Re: Let file_fdw access COPY FROM PROGRAM - Mailing list pgsql-hackers

On 2016/09/07 3:12, Corey Huinker wrote:
> On Fri, Sep 2, 2016 at 5:07 AM, Amit Langote wrote:
>> I am not familiar with win32 stuff too, so I don't have much to say about
>> that.  Maybe someone else can chime in to help with that.
> 
> The regressions basically *can't* test this because we'd need a shell
> command we know works on any architecture.

OK.

>> @@ -97,8 +99,9 @@ typedef struct FileFdwPlanState
>>  typedef struct FileFdwExecutionState
>>  {
>>      char       *filename;       /* file to read */
>> -    List       *options;        /* merged COPY options, excluding
>> filename */
>> -    CopyState   cstate;         /* state of reading file */
>> +    char       *program;        /* program to read output from */
>> +    List       *options;        /* merged COPY options, excluding
>> filename and program */
>> +    CopyState   cstate;         /* state of reading file or program */
>>
>> Have you considered a Boolean flag is_program instead of char **program
>> similar to how copy.c does it?  (See a related comment further below)
> 
> Considered it yes, but decided against it when I started to write my
> version. When Adam delivered his version of the patch, I noticed he had
> made the same design decision. Only one of them will be initialized, and
> the boolean will byte align to 4 bytes, so it's the same storage allocated
> either way.
> 
> Either we're fine with two variables, or we think file_name is poorly
> named. I have only a slight preference for the two variables, and defer to
> the group for a preference.

OK, let's defer it to the committer.

>> -     * This is because the filename is one of those options, and we don't
>> want
>> -     * non-superusers to be able to determine which file gets read.
>> +     * This is because the filename or program string are two of those
>> +     * options, and we don't want non-superusers to be able to determine
>> which
>> +     * file gets read or what command is run.
>>
>> I'm no native English speaker, but I wonder if this should read: filename
>> or program string *is* one of those options ... OR filename *and* program
>> are two of those options ... ?  Also, "are two of those options" sounds a
>> bit odd to me because I don't see that used as often as "one of those
>> whatever".  I guess that's quite a bit of nitpicking about a C comment, ;)
> 
> Given that C comments constitute a large portion of our documentation, I
> fully support making them as clear as possible.
> 
> I don't remember if this is Adam's comment or mine. Adam - if you're out
> there, chime in.
> 
> The original paragraph was:
> 
> Changing table-level options requires superuser privileges, for security
> reasons: only a superuser should be able to determine which file is read.
> In principle non-superusers could be allowed to change the other options,
> but that's not supported at present.
> 
> 
> How does this paragraph sound?:
> 
> Changing table-level options requires superuser privileges, for security
> reasons: only a superuser should be able to determine which file is read,
> or which program is run. In principle non-superusers could be allowed to
> change the other options, but that's not supported at present.
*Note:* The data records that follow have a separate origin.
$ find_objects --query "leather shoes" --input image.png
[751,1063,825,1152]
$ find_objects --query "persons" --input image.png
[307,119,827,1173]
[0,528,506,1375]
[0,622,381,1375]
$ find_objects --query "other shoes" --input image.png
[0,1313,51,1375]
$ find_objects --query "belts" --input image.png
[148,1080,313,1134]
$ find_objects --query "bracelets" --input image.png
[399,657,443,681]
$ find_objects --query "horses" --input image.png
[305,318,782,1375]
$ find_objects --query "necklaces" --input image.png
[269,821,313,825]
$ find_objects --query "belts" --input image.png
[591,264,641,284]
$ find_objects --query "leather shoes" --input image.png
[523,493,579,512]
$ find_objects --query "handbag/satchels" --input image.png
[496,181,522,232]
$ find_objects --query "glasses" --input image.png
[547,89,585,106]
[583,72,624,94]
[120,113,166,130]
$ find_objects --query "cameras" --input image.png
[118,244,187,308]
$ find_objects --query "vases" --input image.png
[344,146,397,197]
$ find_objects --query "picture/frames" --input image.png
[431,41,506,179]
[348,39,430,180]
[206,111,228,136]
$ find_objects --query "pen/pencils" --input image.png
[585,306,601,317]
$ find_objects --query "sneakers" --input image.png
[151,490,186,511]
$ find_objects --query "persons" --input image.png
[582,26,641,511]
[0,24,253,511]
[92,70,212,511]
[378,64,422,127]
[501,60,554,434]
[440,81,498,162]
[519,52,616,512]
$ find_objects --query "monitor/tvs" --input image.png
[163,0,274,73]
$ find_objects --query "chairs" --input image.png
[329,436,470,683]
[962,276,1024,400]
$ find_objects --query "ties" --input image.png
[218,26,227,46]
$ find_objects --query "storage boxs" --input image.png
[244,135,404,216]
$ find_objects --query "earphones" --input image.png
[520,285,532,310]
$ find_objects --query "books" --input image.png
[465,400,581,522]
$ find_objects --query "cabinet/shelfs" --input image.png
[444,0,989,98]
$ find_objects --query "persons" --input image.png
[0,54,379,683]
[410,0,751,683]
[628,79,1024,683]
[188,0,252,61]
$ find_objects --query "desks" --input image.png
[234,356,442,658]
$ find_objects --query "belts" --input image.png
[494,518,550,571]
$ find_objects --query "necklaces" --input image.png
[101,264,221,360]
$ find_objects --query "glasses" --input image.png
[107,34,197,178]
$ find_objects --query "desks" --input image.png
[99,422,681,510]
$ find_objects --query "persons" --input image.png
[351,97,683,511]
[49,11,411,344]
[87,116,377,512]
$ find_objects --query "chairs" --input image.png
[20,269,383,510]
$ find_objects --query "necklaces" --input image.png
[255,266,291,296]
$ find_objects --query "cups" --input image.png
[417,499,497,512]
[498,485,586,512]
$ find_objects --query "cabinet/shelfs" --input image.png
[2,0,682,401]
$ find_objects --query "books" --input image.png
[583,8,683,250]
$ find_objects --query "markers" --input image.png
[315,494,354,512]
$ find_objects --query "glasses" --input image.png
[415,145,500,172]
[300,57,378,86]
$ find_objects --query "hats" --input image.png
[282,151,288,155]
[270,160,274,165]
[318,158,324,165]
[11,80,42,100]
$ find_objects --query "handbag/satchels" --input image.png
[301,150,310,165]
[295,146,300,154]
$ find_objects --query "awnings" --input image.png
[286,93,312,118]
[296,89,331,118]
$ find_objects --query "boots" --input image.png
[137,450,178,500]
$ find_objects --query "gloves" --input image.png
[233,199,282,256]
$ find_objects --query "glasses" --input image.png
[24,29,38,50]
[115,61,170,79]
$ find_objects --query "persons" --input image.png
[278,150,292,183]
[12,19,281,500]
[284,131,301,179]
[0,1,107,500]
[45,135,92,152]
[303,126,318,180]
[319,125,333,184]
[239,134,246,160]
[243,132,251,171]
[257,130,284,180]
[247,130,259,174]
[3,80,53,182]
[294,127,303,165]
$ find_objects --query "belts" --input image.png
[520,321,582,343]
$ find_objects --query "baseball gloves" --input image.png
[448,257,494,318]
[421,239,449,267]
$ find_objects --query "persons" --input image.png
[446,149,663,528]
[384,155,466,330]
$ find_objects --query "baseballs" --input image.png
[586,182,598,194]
Hmm, just a little modification would make it better for me:

... for security reasons.  For example, only superuser should be able to
determine which file read or which program is run.

Although that could be just me.

>> @@ -257,9 +264,26 @@ file_fdw_validator(PG_FUNCTION_ARGS)
>>                  ereport(ERROR,
>>                          (errcode(ERRCODE_SYNTAX_ERROR),
>>                           errmsg("conflicting or redundant options")));
>> +            if (program)
>> +                ereport(ERROR,
>> +                        (errcode(ERRCODE_SYNTAX_ERROR),
>> +                         errmsg("conflicting or redundant options")));
>>              filename = defGetString(def);
>>          }
>>
>> +        else if (strcmp(def->defname, "program") == 0)
>> +        {
>> +            if (filename)
>> +                ereport(ERROR,
>> +                        (errcode(ERRCODE_SYNTAX_ERROR),
>> +                         errmsg("conflicting or redundant options")));
>> +            if (program)
>> +                ereport(ERROR,
>> +                        (errcode(ERRCODE_SYNTAX_ERROR),
>> +                         errmsg("conflicting or redundant options")));
>> +            program = defGetString(def);
>> +        }
>>
>> Why does it check for filename here?  Also the other way around above.
> 
> We don't want them to specify both program and filename, nor do we allow 2
> programs, or 2 filenames.

Ah, I forgot about the mutually exclusive options part.

>> @@ -632,11 +671,18 @@ fileBeginForeignScan(ForeignScanState *node, int
>> eflags)
>>       * Create CopyState from FDW options.  We always acquire all columns,
>> so
>>       * as to match the expected ScanTupleSlot signature.
>>       */
>> -    cstate = BeginCopyFrom(node->ss.ss_currentRelation,
>> -                           filename,
>> -                           false,
>> -                           NIL,
>> -                           options);
>> +    if(filename)
>> +        cstate = BeginCopyFrom(node->ss.ss_currentRelation,
>> +                               filename,
>> +                               false,
>> +                               NIL,
>> +                               options);
>> +    else
>> +        cstate = BeginCopyFrom(node->ss.ss_currentRelation,
>> +                               program,
>> +                               true,
>> +                               NIL,
>> +                               options)
>>
>> Like I mentioned above, if there was a is_program Boolean flag instead of
>> separate filename and program, this would be just:
>>
>> +    cstate = BeginCopyFrom(node->ss.ss_currentRelation,
>> +                           filename,
>> +                           is_program,
>> +                           NIL,
>> +                           options);
>>
>> That would get rid of if-else blocks here and a couple of other places.
> 
> It would, pushing the complexity out to the user. Which could be fine, but
> if we do that then "filename" is a misnomer.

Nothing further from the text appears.